Reducing mosquito activity in public spaces

In shared public spaces, everyone can play a role in mosquito prevention with small actions. However, businesses and operators can take larger actions to reduce mosquito activity:

  • Remove standing water. This is the top action to reduce mosquito activity. Standing water serves as a nursery for mosquitoes and it doesn’t take much. Larvae can live in as little as a tablespoon of water.
  • Inspect items that can hold water. Playground and sports equipment, planters, or an uncapped fence can collect water and become a hot spot for activity. Add daily inspections of these habitats to grounds crews’ responsibilities, especially during peak season.
  • Empty trash frequently. Trashcans can become a habitat for mosquitoes to lay eggs. If possible, use trashcans with self-closing lids to limit pest access.
  • Watch for water collection points on the ground. Are there holes, uneven ground, or damaged sidewalk where water collects? Fill, grade, or repair these areas to prevent water collection. After extreme weather, monitor grounds for any changes.
  • Aerate water bodies. Consider installing an aerator in lakes or ponds to keep water moving.
  • Keep vegetation trimmed. Mosquitoes rest on vegetation. Keep grasses and shrubs trimmed to reduce attractiveness to mosquitoes.
  • Use signs to educate. Engage the public. Use signs asking people to report standing water or mosquito activity and to wear an EPA-registered insect repellent when enjoying your space.

Mosquito management programs

Conducting routine mosquito management efforts protects your public space and its visitors from mosquitoes. Depending on your facility, you may need to go through different levels of approval to have treatment conducted. Employing professionals experienced in mosquito surveillance and treatments can reduce populations and incorporate proactive measures into your program.

Many cities and municipalities have mosquito abatement programs that cover surveillance and treatment of public spaces within a community. If you are responsible for a community-operated public space, speak to the community’s public works, public health, or environmental services manager for more information.

A mosquito management program in public areas, such as a park, may include multiple steps including:

  • Surveillance to identify standing water;
  • Habitat modification, such as filling tree holes or low-lying areas in the ground;
  • Larvicide treatments of water showing activity to prevent adult mosquitoes;
  • Trapping adult populations to understand species and density and determine control measures, such as ultra-low volume (ULV) fogging; and
  • Public education.

“Local governments are often charged with protecting their citizens from public health threats, which include mosquitoes,” says Kris New, Regional Director with Vector Disease Control International (VDCI). “However, running a mosquito management program can involve a labyrinth of regulations, which can be difficult to navigate. Employing a mosquito abatement company familiar with best practices and regulations can often be the most responsible route for communities without the time or resources to invest in operating a program on their own.”
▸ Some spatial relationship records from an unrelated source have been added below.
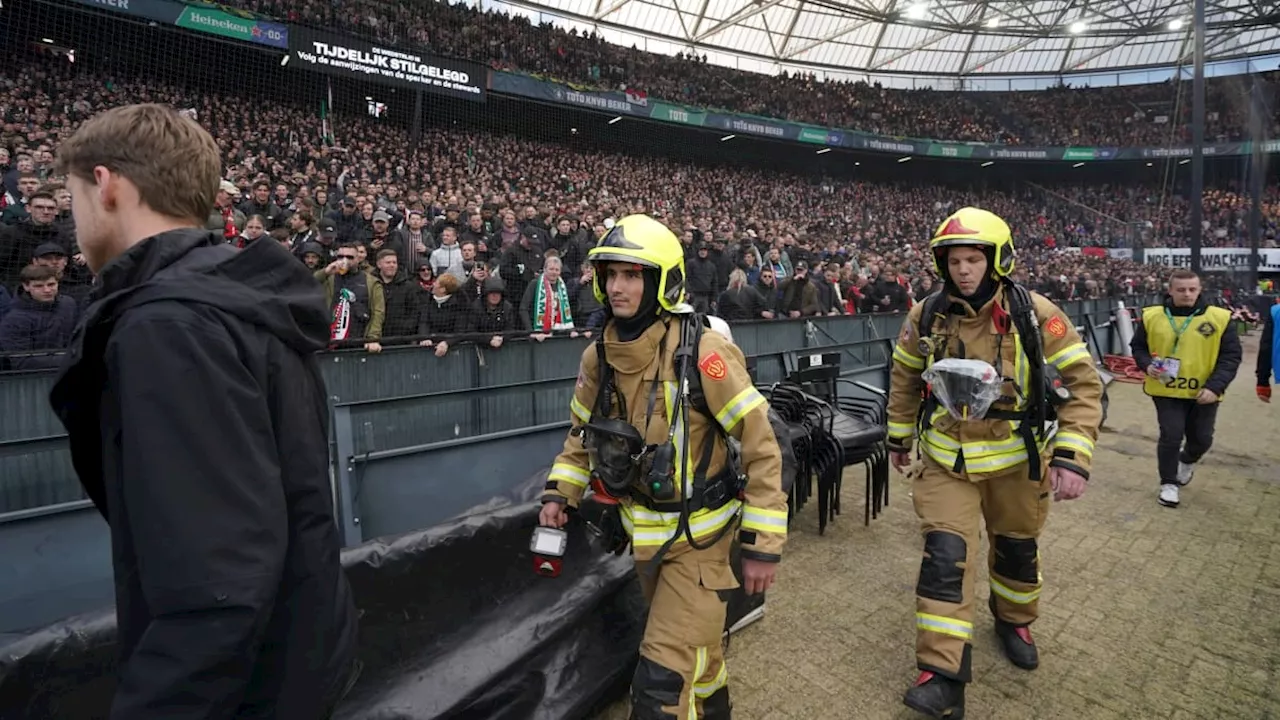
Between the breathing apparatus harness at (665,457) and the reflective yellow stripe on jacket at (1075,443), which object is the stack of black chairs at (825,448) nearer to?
the reflective yellow stripe on jacket at (1075,443)

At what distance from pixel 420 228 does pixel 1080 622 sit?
652 cm

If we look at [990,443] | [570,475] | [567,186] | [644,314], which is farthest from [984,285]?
[567,186]

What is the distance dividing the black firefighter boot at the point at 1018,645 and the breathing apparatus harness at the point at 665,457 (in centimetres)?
169

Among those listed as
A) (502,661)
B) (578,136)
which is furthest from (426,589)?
(578,136)

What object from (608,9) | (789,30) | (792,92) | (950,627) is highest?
(789,30)

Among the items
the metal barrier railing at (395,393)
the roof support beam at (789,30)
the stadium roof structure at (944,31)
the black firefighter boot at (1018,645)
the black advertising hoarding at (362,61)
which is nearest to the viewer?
the black firefighter boot at (1018,645)

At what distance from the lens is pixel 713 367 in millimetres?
2080

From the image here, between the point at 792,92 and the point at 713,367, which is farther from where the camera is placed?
the point at 792,92

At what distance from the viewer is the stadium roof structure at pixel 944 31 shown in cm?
2858

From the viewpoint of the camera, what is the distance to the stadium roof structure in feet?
93.8

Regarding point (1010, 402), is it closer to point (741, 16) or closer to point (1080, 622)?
point (1080, 622)

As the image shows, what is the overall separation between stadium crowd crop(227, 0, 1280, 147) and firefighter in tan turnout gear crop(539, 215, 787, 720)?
15.0 meters

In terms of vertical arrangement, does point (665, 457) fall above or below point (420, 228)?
below

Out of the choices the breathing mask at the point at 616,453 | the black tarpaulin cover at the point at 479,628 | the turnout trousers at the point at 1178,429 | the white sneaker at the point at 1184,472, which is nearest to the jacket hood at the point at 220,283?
the breathing mask at the point at 616,453
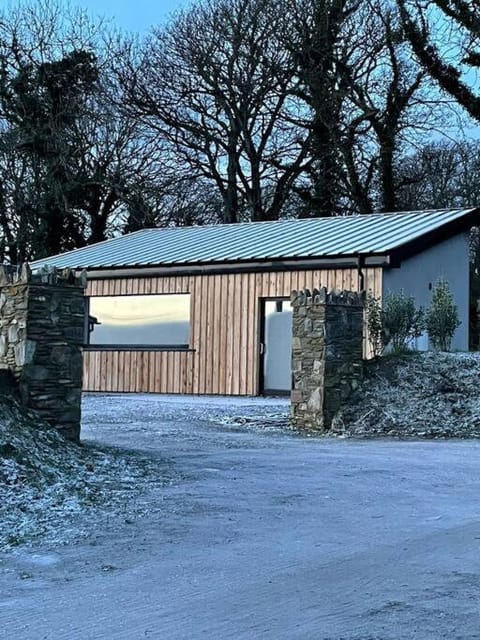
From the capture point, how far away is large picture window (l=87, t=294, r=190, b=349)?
2234cm

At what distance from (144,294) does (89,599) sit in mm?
18116

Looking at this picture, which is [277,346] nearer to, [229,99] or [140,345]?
[140,345]

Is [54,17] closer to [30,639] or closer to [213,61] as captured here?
[213,61]

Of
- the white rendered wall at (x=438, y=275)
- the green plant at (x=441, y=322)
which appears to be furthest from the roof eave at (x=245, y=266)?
the green plant at (x=441, y=322)

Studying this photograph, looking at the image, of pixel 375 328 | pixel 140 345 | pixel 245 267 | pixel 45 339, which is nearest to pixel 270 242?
pixel 245 267

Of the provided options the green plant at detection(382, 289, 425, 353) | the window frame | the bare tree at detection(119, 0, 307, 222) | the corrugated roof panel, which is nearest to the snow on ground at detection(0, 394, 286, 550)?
the green plant at detection(382, 289, 425, 353)

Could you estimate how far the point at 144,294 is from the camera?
2286cm

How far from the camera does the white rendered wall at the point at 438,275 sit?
20062mm

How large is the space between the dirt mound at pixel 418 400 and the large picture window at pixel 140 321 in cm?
822

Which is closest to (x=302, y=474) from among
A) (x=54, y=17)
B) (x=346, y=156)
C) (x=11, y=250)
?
(x=346, y=156)

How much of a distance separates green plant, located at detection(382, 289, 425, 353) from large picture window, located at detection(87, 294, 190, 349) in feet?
23.1

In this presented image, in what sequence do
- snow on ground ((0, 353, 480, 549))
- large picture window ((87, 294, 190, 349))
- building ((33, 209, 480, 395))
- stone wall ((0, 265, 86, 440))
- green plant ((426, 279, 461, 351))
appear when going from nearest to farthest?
1. snow on ground ((0, 353, 480, 549))
2. stone wall ((0, 265, 86, 440))
3. green plant ((426, 279, 461, 351))
4. building ((33, 209, 480, 395))
5. large picture window ((87, 294, 190, 349))

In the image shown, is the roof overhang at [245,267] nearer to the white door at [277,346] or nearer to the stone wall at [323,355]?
the white door at [277,346]

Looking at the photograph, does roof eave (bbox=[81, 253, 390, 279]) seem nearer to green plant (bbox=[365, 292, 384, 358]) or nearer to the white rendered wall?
the white rendered wall
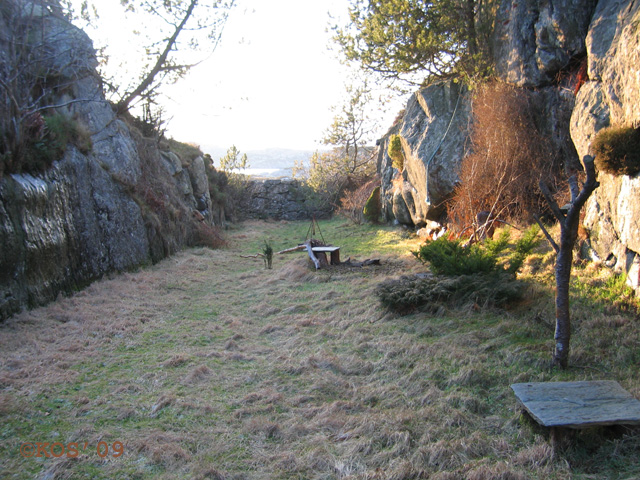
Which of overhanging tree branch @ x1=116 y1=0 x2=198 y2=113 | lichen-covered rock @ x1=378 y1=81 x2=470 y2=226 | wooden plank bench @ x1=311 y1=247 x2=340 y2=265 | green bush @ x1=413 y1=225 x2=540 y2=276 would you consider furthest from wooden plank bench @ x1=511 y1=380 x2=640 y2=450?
overhanging tree branch @ x1=116 y1=0 x2=198 y2=113

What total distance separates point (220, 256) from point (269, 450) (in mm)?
11069

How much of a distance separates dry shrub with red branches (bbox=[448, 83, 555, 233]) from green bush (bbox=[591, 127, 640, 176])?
3017 millimetres

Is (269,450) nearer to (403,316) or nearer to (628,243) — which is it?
(403,316)

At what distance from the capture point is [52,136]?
856cm

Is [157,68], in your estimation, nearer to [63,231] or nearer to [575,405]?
[63,231]

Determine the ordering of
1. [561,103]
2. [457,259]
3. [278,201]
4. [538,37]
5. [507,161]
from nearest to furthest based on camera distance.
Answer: [457,259]
[561,103]
[538,37]
[507,161]
[278,201]

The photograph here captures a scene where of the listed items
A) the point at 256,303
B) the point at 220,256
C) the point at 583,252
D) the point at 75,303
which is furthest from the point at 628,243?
the point at 220,256

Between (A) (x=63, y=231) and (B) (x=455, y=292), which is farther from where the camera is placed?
(A) (x=63, y=231)

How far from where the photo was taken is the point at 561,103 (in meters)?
8.65

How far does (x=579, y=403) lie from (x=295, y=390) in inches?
107

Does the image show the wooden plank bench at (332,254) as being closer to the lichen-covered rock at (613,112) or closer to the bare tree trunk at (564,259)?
the lichen-covered rock at (613,112)

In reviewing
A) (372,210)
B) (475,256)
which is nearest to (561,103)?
(475,256)

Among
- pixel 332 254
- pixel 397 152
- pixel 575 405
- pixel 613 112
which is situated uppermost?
pixel 397 152

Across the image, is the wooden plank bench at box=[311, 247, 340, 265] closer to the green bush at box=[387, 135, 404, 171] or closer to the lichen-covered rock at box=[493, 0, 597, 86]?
the lichen-covered rock at box=[493, 0, 597, 86]
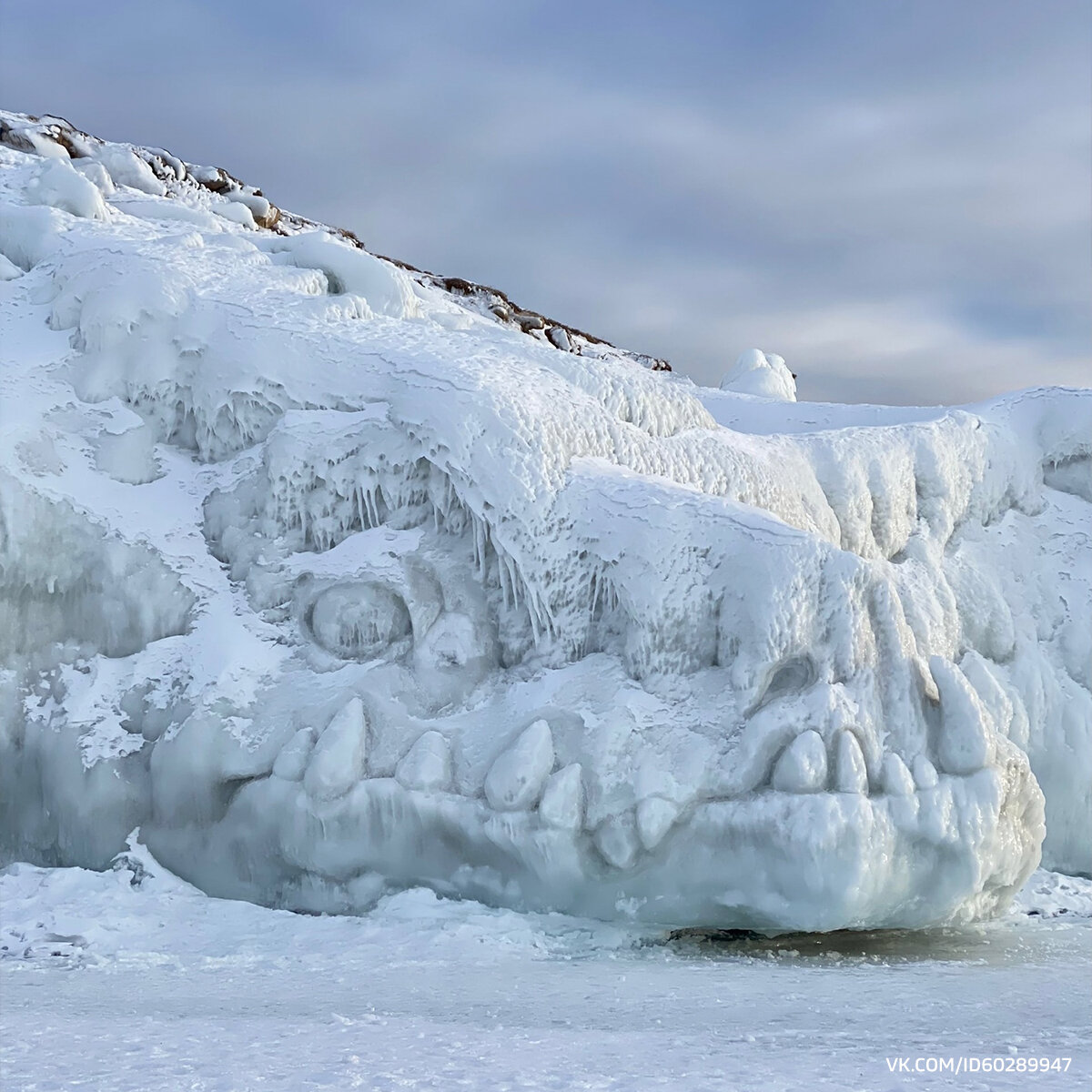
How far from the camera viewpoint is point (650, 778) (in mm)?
6582

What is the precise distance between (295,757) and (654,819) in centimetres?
233

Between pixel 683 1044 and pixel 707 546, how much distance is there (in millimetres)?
3738

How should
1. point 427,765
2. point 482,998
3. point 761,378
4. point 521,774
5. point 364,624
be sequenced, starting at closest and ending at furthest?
point 482,998, point 521,774, point 427,765, point 364,624, point 761,378

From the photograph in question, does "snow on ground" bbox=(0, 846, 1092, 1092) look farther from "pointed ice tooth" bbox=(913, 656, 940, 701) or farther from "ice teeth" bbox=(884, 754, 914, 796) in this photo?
"pointed ice tooth" bbox=(913, 656, 940, 701)

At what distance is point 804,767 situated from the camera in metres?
6.39

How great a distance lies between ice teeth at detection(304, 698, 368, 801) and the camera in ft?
22.4

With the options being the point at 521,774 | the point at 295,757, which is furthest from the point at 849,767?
the point at 295,757

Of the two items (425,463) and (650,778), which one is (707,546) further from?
(425,463)

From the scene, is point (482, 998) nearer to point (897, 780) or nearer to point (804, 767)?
point (804, 767)

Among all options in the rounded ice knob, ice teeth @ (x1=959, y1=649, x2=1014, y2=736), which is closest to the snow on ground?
ice teeth @ (x1=959, y1=649, x2=1014, y2=736)

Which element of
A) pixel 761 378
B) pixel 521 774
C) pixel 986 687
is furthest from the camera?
pixel 761 378

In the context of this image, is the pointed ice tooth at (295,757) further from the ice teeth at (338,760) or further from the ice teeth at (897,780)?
the ice teeth at (897,780)

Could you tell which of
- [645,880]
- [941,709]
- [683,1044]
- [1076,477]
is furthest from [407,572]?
[1076,477]

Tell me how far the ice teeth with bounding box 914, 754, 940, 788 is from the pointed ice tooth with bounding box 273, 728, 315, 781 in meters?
3.78
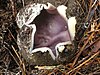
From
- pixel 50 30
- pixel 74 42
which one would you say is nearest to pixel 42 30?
pixel 50 30

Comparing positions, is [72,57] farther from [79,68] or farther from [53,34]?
[53,34]

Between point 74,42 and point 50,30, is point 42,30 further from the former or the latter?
point 74,42

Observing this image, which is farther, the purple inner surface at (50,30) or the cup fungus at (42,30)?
the purple inner surface at (50,30)

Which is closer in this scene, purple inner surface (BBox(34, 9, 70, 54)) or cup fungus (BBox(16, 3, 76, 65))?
cup fungus (BBox(16, 3, 76, 65))

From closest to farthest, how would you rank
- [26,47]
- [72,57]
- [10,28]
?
1. [26,47]
2. [72,57]
3. [10,28]

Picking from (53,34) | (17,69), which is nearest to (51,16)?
(53,34)

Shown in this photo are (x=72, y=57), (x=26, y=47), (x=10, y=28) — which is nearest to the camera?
(x=26, y=47)
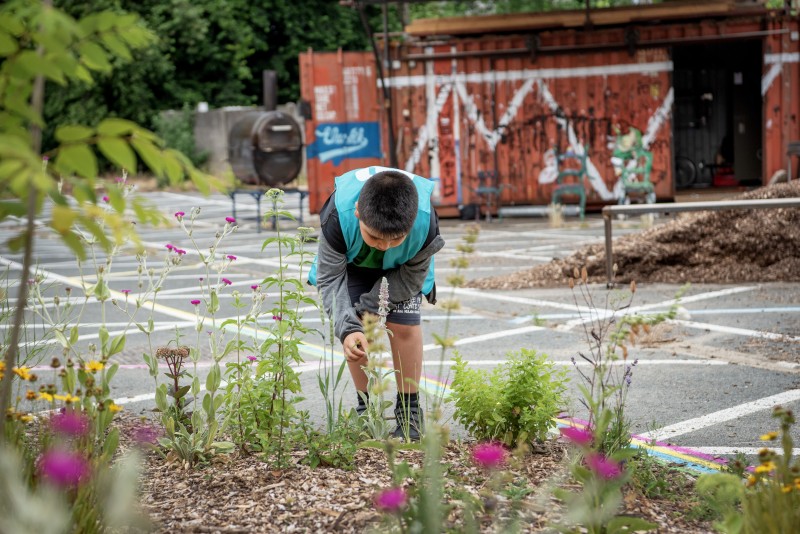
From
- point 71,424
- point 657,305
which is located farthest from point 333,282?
point 657,305

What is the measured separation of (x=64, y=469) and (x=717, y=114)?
2339cm

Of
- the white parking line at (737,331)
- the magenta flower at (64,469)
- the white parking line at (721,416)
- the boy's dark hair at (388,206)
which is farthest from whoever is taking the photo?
the white parking line at (737,331)

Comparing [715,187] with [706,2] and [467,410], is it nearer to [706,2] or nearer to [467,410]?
[706,2]

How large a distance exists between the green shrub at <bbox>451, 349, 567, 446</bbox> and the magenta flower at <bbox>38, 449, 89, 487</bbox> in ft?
5.58

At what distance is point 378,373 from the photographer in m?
3.90

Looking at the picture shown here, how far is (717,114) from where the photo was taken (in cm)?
2406

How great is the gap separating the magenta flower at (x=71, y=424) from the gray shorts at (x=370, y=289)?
173 cm

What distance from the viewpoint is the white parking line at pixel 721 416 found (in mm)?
5242

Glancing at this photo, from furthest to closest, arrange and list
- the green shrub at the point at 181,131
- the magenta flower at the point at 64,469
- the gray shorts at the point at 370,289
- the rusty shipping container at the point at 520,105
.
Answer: the green shrub at the point at 181,131 < the rusty shipping container at the point at 520,105 < the gray shorts at the point at 370,289 < the magenta flower at the point at 64,469

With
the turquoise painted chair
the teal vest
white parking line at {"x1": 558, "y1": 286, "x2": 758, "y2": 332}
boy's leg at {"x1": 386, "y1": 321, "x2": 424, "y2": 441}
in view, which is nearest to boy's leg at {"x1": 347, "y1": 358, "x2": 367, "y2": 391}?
boy's leg at {"x1": 386, "y1": 321, "x2": 424, "y2": 441}

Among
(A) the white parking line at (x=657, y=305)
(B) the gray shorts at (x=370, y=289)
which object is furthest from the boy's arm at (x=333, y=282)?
(A) the white parking line at (x=657, y=305)

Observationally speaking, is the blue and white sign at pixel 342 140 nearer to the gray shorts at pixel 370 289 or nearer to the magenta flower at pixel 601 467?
the gray shorts at pixel 370 289

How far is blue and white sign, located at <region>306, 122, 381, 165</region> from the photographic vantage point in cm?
1898

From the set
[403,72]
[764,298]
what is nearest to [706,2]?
[403,72]
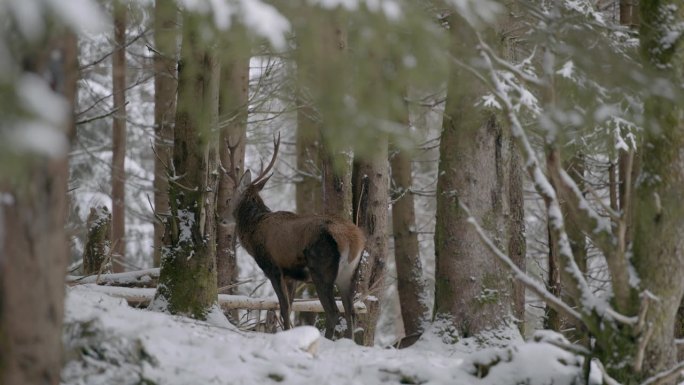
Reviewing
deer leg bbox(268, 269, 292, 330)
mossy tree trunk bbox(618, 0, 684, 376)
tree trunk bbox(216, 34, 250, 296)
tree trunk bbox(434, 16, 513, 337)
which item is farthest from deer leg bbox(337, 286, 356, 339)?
mossy tree trunk bbox(618, 0, 684, 376)

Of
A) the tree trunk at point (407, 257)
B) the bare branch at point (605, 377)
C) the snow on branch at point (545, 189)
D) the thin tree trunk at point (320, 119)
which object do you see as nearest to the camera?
the thin tree trunk at point (320, 119)

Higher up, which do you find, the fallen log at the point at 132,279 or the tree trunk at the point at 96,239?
the tree trunk at the point at 96,239

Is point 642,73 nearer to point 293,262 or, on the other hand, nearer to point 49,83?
point 49,83

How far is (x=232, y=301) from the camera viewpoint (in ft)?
31.9

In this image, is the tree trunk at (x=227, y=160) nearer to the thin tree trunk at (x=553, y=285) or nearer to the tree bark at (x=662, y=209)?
the thin tree trunk at (x=553, y=285)

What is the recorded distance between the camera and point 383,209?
35.6ft

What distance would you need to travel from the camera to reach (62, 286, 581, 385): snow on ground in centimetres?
524

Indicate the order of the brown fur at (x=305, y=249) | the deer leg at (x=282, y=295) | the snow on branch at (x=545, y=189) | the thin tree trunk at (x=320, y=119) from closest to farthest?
1. the thin tree trunk at (x=320, y=119)
2. the snow on branch at (x=545, y=189)
3. the brown fur at (x=305, y=249)
4. the deer leg at (x=282, y=295)

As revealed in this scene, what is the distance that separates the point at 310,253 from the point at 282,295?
0.63 meters

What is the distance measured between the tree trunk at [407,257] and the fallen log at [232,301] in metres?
3.17

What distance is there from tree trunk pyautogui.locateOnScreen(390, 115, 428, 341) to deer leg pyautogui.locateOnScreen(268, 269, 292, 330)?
371 cm

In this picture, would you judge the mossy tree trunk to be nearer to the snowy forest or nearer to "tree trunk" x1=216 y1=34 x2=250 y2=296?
the snowy forest

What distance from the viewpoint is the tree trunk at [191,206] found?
7.78m

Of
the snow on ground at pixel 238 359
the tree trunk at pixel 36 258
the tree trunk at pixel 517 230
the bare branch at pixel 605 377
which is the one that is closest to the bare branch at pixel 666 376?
the bare branch at pixel 605 377
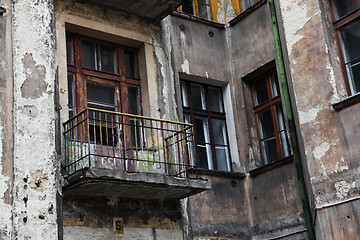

Privately run spaces can typically contract with pest control providers for mosquito control efforts on their properties, which may include a detailed inspection to determine potential sources, barrier treatments, or larvicide applications to non-public water bodies.

Don’t let your guard down this fall. By implementing these tips and working closely with a mosquito expert, you can create a more enjoyable environment and protect your visitors.